En el pasillo se escuchaban voces. La enfermera entró con dos médicos. Mariela limaba los bordes y les pasaba un algodón húmedo. Donde encontraba alguna aspereza, volvía a fresar.

—¿Cómo está, Rubén? Soy el doctor López, de cirugía.

—Estoy bien, un poco hinchado nada más –seguía con la pierna arriba de la mesa y el pie en el aire.

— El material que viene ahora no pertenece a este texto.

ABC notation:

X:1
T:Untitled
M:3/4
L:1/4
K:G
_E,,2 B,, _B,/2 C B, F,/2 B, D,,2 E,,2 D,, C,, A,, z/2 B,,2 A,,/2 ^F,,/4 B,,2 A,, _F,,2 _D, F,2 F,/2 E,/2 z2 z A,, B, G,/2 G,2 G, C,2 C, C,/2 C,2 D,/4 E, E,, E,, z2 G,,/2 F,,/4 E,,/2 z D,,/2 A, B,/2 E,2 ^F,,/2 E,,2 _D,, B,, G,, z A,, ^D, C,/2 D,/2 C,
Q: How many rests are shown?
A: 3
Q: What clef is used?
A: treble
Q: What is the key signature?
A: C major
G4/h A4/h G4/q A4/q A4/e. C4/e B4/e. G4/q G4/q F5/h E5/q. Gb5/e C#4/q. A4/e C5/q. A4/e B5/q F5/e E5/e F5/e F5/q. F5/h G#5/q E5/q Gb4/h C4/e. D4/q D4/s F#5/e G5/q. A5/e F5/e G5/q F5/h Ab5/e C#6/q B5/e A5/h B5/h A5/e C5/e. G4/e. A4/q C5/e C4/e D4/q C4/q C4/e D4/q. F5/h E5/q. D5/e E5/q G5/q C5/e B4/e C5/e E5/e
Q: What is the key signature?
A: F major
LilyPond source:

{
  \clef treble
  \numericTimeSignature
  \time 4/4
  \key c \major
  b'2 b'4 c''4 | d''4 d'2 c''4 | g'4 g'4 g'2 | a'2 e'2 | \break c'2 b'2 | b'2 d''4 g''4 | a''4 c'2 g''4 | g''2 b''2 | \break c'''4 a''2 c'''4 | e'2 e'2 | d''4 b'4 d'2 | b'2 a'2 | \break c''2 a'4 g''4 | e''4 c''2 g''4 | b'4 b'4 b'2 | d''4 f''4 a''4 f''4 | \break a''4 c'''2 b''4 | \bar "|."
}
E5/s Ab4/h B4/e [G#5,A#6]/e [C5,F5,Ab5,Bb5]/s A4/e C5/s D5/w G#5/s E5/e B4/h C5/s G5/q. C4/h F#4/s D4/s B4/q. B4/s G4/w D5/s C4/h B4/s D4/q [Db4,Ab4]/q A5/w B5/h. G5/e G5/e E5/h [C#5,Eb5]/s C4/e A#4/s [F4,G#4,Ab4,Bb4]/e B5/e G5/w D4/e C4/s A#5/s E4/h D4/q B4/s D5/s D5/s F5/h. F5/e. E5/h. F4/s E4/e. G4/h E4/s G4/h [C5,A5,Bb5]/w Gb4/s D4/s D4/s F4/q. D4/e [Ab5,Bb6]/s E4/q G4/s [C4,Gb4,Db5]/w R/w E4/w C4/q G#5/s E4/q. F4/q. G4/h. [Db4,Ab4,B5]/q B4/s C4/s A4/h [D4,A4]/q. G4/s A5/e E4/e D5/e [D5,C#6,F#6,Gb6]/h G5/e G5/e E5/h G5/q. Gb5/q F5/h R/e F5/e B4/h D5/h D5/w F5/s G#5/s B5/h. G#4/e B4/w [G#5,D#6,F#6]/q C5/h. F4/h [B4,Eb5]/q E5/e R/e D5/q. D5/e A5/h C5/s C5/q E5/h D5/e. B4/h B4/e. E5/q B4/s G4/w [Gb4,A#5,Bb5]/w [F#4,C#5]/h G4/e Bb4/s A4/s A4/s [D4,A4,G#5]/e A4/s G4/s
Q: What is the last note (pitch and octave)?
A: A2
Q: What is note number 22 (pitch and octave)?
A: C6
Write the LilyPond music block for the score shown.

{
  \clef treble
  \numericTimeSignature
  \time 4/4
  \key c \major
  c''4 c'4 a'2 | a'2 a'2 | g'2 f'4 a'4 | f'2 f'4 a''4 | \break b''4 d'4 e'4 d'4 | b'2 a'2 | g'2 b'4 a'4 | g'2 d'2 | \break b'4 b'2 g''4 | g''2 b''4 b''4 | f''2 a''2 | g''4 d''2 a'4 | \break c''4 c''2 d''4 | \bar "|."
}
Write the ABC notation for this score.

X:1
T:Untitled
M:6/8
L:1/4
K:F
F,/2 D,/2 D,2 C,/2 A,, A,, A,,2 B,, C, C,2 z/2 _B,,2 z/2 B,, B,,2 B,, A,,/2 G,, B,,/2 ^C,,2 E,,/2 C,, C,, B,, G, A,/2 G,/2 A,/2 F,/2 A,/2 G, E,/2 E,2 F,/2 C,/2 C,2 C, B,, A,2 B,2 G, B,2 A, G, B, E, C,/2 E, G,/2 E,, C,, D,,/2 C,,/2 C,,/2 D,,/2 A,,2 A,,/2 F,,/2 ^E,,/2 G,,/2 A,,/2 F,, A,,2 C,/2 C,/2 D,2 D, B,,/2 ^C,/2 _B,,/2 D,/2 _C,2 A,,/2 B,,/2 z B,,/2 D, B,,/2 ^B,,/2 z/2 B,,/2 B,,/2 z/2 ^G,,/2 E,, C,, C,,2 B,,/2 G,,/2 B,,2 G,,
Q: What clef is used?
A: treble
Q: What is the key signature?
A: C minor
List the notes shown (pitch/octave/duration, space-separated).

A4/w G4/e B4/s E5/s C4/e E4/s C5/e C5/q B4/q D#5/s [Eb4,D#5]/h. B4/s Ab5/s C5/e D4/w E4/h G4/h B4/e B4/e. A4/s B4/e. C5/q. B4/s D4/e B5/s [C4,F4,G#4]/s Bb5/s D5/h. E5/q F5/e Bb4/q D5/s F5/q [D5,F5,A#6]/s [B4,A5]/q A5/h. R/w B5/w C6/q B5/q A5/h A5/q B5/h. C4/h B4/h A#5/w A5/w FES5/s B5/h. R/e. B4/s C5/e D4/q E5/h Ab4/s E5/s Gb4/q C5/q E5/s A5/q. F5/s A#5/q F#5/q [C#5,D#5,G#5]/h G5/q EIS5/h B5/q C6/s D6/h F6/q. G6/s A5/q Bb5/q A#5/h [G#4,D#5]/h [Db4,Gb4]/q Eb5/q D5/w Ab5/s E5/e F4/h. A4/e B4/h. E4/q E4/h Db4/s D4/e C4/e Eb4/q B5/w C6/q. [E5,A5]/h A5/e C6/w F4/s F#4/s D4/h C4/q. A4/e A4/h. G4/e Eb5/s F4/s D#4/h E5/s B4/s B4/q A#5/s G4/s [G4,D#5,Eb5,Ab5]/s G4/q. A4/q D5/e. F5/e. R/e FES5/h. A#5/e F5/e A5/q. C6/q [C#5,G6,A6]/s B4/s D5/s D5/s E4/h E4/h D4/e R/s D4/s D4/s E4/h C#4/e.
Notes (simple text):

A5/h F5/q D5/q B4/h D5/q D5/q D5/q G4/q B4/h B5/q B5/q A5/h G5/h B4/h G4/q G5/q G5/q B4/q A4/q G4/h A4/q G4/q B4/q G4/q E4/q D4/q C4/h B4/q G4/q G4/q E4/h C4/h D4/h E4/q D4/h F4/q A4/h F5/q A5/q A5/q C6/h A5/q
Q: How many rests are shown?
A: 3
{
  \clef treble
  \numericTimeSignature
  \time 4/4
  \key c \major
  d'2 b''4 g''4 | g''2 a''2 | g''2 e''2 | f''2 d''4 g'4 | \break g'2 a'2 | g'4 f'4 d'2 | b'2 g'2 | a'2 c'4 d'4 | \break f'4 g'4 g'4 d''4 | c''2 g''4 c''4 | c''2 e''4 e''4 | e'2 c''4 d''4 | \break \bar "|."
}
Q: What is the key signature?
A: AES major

—A ver, Rubén… Baje la pierna por favor.

—No puedo. Estoy esperando a la pedicura.

El médico lo miró, se rió, se acercó a Rubén, le acomodó la bigotera y le dijo:

—A ver, respire hondo. —Le apoyó el estetoscopio y lo hizo inhalar y soltar.

—Quizás tengamos que llevarlo de nuevo a quirófano, ¿sabe? –dijo el médico mientras salía de la pieza.

—Hasta que la piba no termine, no. –Rubén seguía hinchado; se ahogaba.

Mariela terminó con los pies de Oscar, llevó la valija hasta donde estaba Rubén y conectó los cables. Le agarró el pie y apretó el pedal.

—¿Rubén Rodríguez? –preguntó el camillero, mientras miraba al tipo con el pie apoyado en la mesa, la cara hinchada y una mujer de chaqueta que le masajeaba el tobillo.

—Soy yo –dijo Rubén con un brazo en la nuca, la camisa abierta y los cachetes rojos.

—Se tiene que hacer una placa.

—De acá no me voy. Rajá, pibe. Cuando termine la nena, me llevás.

El camillero nos miró y se fue. Rubén se volvió a acomodar. Se escuchó el torno. Oscar se despertó y me sonrió con felicidad. Mariela empezó a frezar y Rubén se durmió.